_Written request 1_
Translate this sentence from the story about Art and his father into Spanish: "They jumped in the truck and headed down the highway to Palmer."
_Written request 2_
Resume the story about Art and his father from its last sentence, adding a few paragraphs.

** start Page **

They took it for spin along the Matanuska. As Art blasted off to a hundred miles an hour, Senior became a nervous, hectoring old man who begged him to slow down and chastised him for being unsafe. Art couldn’t decide if the car would ever be worth more than that moment. Things were going so well with his dad, in fact, that he knew something wasn’t right.

He discovered what it was three weeks after he arrived, when one morning Senior told Art he needed some help running an errand. They jumped in the truck and headed down the highway to Palmer. Their destination was the local feed store, where Art watched his dad throw down four hundred-dollar bills for eight hundred pounds of dry dog food. He and his dad loaded sixteen fifty-pound bags of food into the truck. It was a trip Senior made once a week.

Halfway back to the house, Art remembered the parking meters.

“How can you do this?” he asked his father.

“Huh?”

“You sit here and spend money on these fucking dogs, and we’ve had to fight to eat at times.”

“What?”

“Pull over.”

“What?”

“Pull over, and step out of the car for a minute,” he yelled.

Senior did as he was told, and the moment they were free of the vehicle Art grabbed his father by the throat. He pinned him against the truck and asked him why he shouldn’t beat the shit out of him when he had spent twenty years feeding dogs while his children went hungry. “How could you do this?” he screamed, over and over.

Senior was terrified. He begged his son to let him go so he could talk. Art eased up, but his fists remained clenched.

** end Page **
** start Material provided **

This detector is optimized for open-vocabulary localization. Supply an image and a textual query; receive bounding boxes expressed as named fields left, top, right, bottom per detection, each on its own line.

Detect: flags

** end Material provided **

_Final answer 1_
Se subieron a la camioneta y tomaron la carretera hacia Palmer.

_Final answer 2_
“I looked for you,” Senior reiterated. “I should have looked harder.” He told his son that he knew he was a failure, that nothing could excuse the abandonment. Art had every right in the world to be angry, and if whaling on him would make him feel better, then he was willing to take it. That calmed Art down a little bit. But he told his dad that the story about looking for his children was pure bullshit; if he had really looked he would have found them. His father had no idea what all of his children had endured. They had gone hungry, and his hundred dogs had not. He asked his dad over and over again if he had any concept of what it’s like for a child to not know if he’s going to eat. He told him he had no idea why he was there in Alaska; his dad was clearly a piece of shit. Why was he even bothering to try to have a relationship with him? If he hadn’t tracked Senior down, his dad would have continued with his life, perfectly happy to never see his son again. In fact, he was going to leave as soon as they got back to the house.

“I’m a shitty father myself,” Art said, “but I could never do to my kids what you did to us.”

“I’m glad,” Senior said. He was also glad that Art was there. “I want you to stay here, to live with me. We can build you a house on a corner of the property. We don’t ever have to be apart again.”

Art’s anger shifted to wonder.

“Are you serious?”

“Absolutely.”

It was the one thing his father could have said to make him stay.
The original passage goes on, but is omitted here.